Export (0) Print
Expand All

How to: Parse and read a large spreadsheet document (Open XML SDK)

Published: December 04, 2012

This topic shows how to use the classes in the Open XML SDK 2.5 for Office to programmatically read a large Excel file. For more information about the basic structure of a SpreadsheetML document, see Structure of a SpreadsheetML document (Open XML SDK).

You must use the following using directives or Imports statements to compile the code in this topic.

using System;
using System.Linq;
using DocumentFormat.OpenXml;
using DocumentFormat.OpenXml.Packaging;
using DocumentFormat.OpenXml.Spreadsheet;

In the Open XML SDK, the SpreadsheetDocument class represents an Excel document package. To open and work with an Excel document, you create an instance of the SpreadsheetDocument class from the document. After you create this instance, you can use it to obtain access to the main workbook part that contains the worksheets. The content in the document is represented in the package as XML using SpreadsheetML markup.

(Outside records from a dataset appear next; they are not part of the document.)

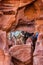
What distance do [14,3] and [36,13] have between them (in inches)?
11.9

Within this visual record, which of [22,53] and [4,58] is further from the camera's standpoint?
[22,53]

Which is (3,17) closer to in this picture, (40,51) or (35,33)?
(35,33)

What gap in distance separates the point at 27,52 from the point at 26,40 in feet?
1.82

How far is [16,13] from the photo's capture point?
3.46m

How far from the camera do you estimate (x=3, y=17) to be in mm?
3494

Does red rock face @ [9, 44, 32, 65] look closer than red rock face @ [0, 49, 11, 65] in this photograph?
No

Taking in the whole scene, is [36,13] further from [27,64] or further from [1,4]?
[27,64]

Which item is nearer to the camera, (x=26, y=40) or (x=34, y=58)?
(x=34, y=58)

To create the class instance, you call one of the overloads of the Open() method. The following code sample shows how to use the Open(String, Boolean) overload. The first parameter takes a string that represents the full path to the document to open. The second parameter takes a value of true or false and represents whether or not you want the file to be opened for editing. In this example, the parameter is false because the document is opened as read-only.

// Open the document for editing.
using (SpreadsheetDocument spreadsheetDocument = 
    SpreadsheetDocument.Open(fileName, false))
{
    // Code removed here.
}

The Open XML SDK provides two approaches to parsing Open XML files. You can use the SDK Document Object Model (DOM), or the Simple API for XML (SAX) reading and writing features. The SDK DOM is designed to make it easy to query and parse Open XML files by using strongly-typed classes. However, the DOM approach requires loading entire Open XML parts into memory, which can cause an Out of Memory exception when you are working with really large files. Using the SAX approach, you can employ an OpenXMLReader to read the XML in the file one element at a time, without having to load the entire file into memory. Consider using SAX when you need to handle very large files.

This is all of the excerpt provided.